» **Problems and tasks**
**a)** Transcribe the stretch from "Quentin reiterated there" through "local communist mayor." in the passage on Quentin's book Nunc!, keeping every word and mark unchanged.
**b)** Write the next part of the passage on Quentin's book Nunc!, starting after its last sentence.

═══ Passage for review

Quentin reiterated there are only 10 verses of the gospels in the New Testament and that there were many gaps and he said that Nunc! hopes to fill these in.

“I’ve always loved this story. It was featured in my illustrated Bible I treasured as a child.

“From my earliest days I’ve always asked myself who was Simeon? Who were his friends? What did they think of King Herod – that slightly Putinesque figure? And what was it like in first century BC Jerusalem?”

Quentin continued: “Well, that’s the basic concept of the book. It’s got a bit of Asterix to it, it’s got a bit of Colm Tóibín’s Testament of Mary to it as well as a dose of Monty Python’s A life of Brian.

“It also has stories surrounding Italian author Giovannino Guareschi about Don Camillo, a parish priest in Italy and his constant battles with the local communist mayor.

“Mr Guareschi had a fantastic set of moustaches; proper soup strainer jobs and I dedicate this book to him along with my brother Alexander and sister Penny, who both died of cancer.

══════
═══ Entries supplied

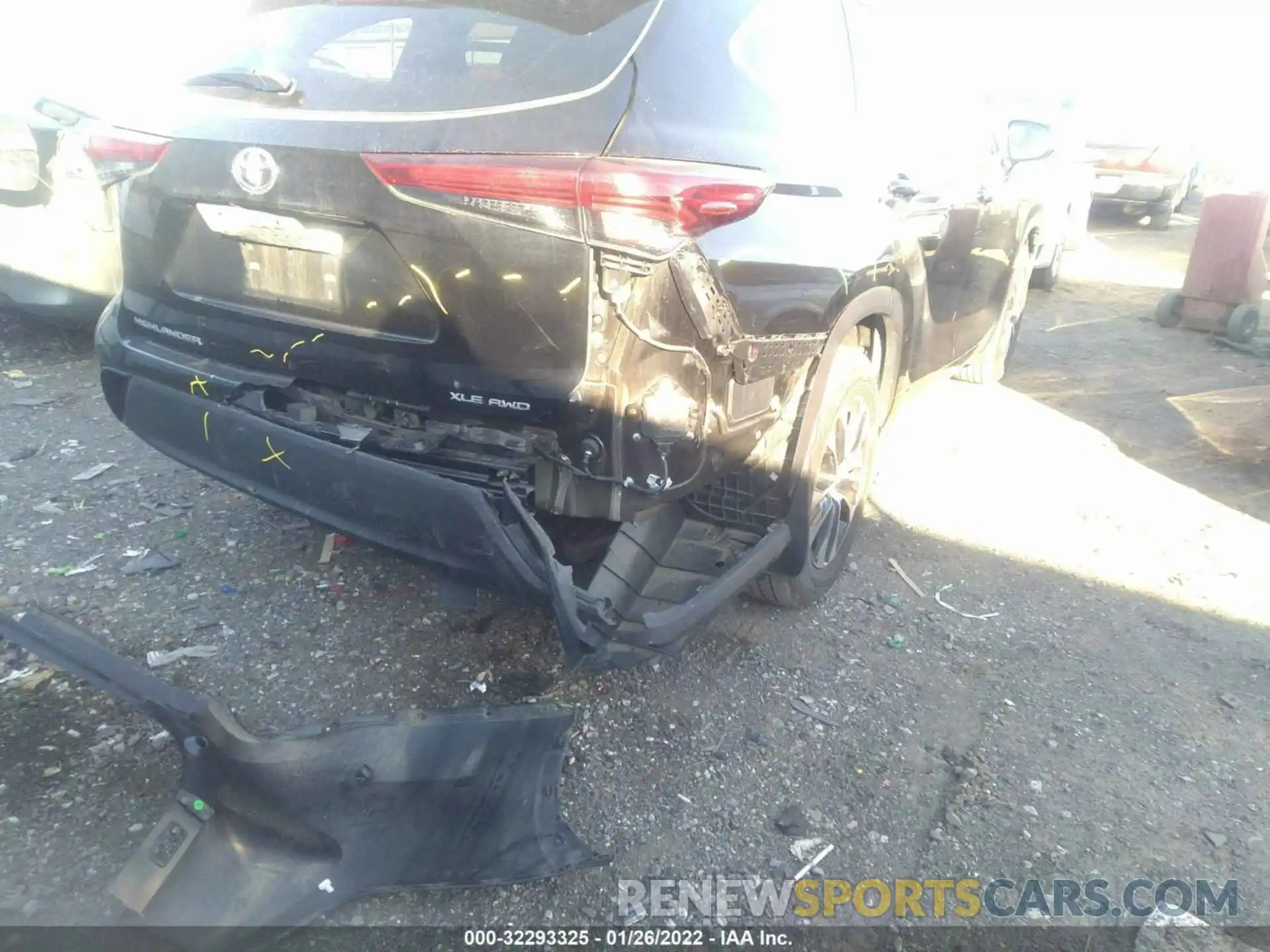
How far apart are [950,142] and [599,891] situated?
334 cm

══════
═══ Entries supplied

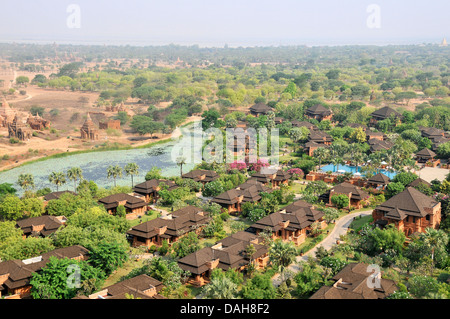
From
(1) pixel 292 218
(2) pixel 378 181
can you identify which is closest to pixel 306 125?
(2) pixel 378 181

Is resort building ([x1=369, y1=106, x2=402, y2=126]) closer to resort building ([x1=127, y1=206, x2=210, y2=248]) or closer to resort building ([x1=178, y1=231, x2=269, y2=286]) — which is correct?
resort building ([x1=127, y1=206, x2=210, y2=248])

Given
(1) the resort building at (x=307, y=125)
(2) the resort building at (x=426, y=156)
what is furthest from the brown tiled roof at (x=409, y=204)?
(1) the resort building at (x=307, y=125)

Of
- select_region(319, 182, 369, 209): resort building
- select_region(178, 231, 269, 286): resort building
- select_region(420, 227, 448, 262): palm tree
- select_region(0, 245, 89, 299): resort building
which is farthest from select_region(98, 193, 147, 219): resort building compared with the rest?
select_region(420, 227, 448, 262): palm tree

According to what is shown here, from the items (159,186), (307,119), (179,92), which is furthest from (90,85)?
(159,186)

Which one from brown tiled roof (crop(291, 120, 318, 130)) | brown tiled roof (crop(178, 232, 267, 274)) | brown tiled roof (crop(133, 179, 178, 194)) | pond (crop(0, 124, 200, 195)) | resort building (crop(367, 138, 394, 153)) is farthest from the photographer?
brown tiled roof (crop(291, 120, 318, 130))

══════

» **Outputs in order**
**a)**
Quentin reiterated there are only 10 verses of the gospels in the New Testament and that there were many gaps and he said that Nunc! hopes to fill these in.

“I’ve always loved this story. It was featured in my illustrated Bible I treasured as a child.

“From my earliest days I’ve always asked myself who was Simeon? Who were his friends? What did they think of King Herod – that slightly Putinesque figure? And what was it like in first century BC Jerusalem?”

Quentin continued: “Well, that’s the basic concept of the book. It’s got a bit of Asterix to it, it’s got a bit of Colm Tóibín’s Testament of Mary to it as well as a dose of Monty Python’s A life of Brian.

“It also has stories surrounding Italian author Giovannino Guareschi about Don Camillo, a parish priest in Italy and his constant battles with the local communist mayor.

**b)**
“If the next Archbishop of Canterbury had Giovannino Guareschi’s moustaches and maybe he smoked a pipe, my goodness, we’d be a stronger church.” The comment caused noisy appreciative mumour among the audience.

Quentin said that his book also addresses two mysteries. Why do we talk about the Three Wise Men? “They were three blundering eejits,” he joked.

“Herod is flattered by the gifts, yet when the visitors alerted King Herod to the existence the new king of the Jews, he calls for the Massacre of the Innocents. This is where Simeon must do his bit to save the swaddled Prince of Peace.

“The other mystery that has never been addressed by the Bible is how do the Holy family escape the massacre? We are never told that.”

Quentin states that this book in its own way tries to answer those mysteries.

He added: “And because we’ve got the reporter from Ross Gazette among us, I owe the county a grovelling apology.

“This is because those of you who have bought the book and been observant, may have noticed that it states that I live in ‘Hertfordshire’, which received a loud guffaw from within the church.

“I still live here in How Caple and don’t intend moving any time soon,” he quipped.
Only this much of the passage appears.